Am Morgen schlich sie sich, zu beschämt, um zu bleiben, leise davon, ohne sich je umzusehen.
Sie hätte sich nie vorstellen können, dass sie nach einer einzigen unbedachten Nacht das Kind dieses Mannes in sich tragen würde.
Kayla wusste nicht, was sie tun sollte – sie war ruhelos, ängstlich und völlig überfordert. Sie suchte verzweifelt nach einem Ausweg.
In diesem Moment vibrierte ihr Handy und riss sie aus ihren Gedanken. Eine Nachricht von ihrem Mann, Liam Graham.
„Kayla, ich bin vor dem Krankenhaus und warte auf dich.“
Mit leerem Blick auf den Bildschirm starrend, ließ sie das Handy zurück in ihre Tasche gleiten und ging wortlos zum Aufzug.
Die Übelkeit und der Schwindel hielten seit Tagen an. Als sie es nicht länger ignorieren konnte, war sie schließlich ins Krankenhaus gegangen, nur um von der Nachricht ihrer Schwangerschaft völlig überrumpelt zu werden.
Als Kayla aus dem Krankenhaus trat, war das Erste, was sie sah, Liams schwarzes Auto, das am Straßenrand wartete.
Sie holte tief Luft und eilte zum Wagen.
Liam stieg aus, ging um den Wagen herum und öffnete ihr die Tür. In seinem tadellosen schwarzen Anzug sah er noch auffallender und eleganter aus.
„Was hat der Arzt gesagt?“, fragte er.
„Nur eine Magenverstimmung“, sagte sie mit tonloser Stimme.
„Du hattest schon immer eine Schwäche für scharfes Essen. Du solltest dich etwas zurückhalten. Das ist nicht gut für deinen Magen.“
Kayla nickte leicht. In dem Moment, als sie in den Wagen glitt, stieg ihr der feine Duft eines blumigen Frauenparfums in die Nase. Liam benutzte nie Lufterfrischer – er hasste sie. Dieser Duft konnte nur eines bedeuten: Eine andere Frau war hier gewesen.
Liam beugte sich zu ihr herüber und wuschelte ihr sanft durchs Haar. „Ich bringe dich nach Hause, damit du dich ausruhen kannst. Ich muss noch kurz ins Büro zurück.“
„Okay“, murmelte sie.
Während der Wagen an einer roten Ampel wartete, nahm Liam einen Anruf entgegen.

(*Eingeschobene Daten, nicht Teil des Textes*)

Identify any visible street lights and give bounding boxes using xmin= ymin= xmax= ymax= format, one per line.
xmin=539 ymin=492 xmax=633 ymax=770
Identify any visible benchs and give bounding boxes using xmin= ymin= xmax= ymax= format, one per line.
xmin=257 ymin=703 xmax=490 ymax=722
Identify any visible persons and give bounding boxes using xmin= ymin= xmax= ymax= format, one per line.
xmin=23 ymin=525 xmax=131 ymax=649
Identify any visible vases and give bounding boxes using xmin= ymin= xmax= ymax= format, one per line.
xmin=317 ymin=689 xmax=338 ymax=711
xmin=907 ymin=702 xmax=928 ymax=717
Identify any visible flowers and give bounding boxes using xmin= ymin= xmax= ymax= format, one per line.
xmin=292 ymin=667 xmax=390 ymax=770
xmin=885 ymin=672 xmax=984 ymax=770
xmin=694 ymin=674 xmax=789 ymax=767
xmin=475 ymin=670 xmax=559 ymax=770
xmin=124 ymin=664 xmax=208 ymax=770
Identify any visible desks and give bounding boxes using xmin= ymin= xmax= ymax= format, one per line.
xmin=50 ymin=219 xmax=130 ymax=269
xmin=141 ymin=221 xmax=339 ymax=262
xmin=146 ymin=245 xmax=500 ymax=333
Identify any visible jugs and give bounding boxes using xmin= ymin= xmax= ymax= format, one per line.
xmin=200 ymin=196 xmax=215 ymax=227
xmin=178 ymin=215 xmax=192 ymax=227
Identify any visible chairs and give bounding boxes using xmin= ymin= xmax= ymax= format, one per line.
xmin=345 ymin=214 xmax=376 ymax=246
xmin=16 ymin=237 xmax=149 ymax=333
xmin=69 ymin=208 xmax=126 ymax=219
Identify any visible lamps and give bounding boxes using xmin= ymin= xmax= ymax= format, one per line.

Kayla rückte ein wenig zur Seite und spürte, wie ihre Hand etwas Weiches streifte. Sie griff nach unten und zog einen rosafarbenen Seidenschal hervor.
Ihre Augen verengten sich, ihr Blick auf den Schal geheftet – er kam ihr viel zu bekannt vor, als dass es ein Zufall sein konnte. Sie hatte den Schal einmal auf einem der Bilder auf seinem Handy gesehen.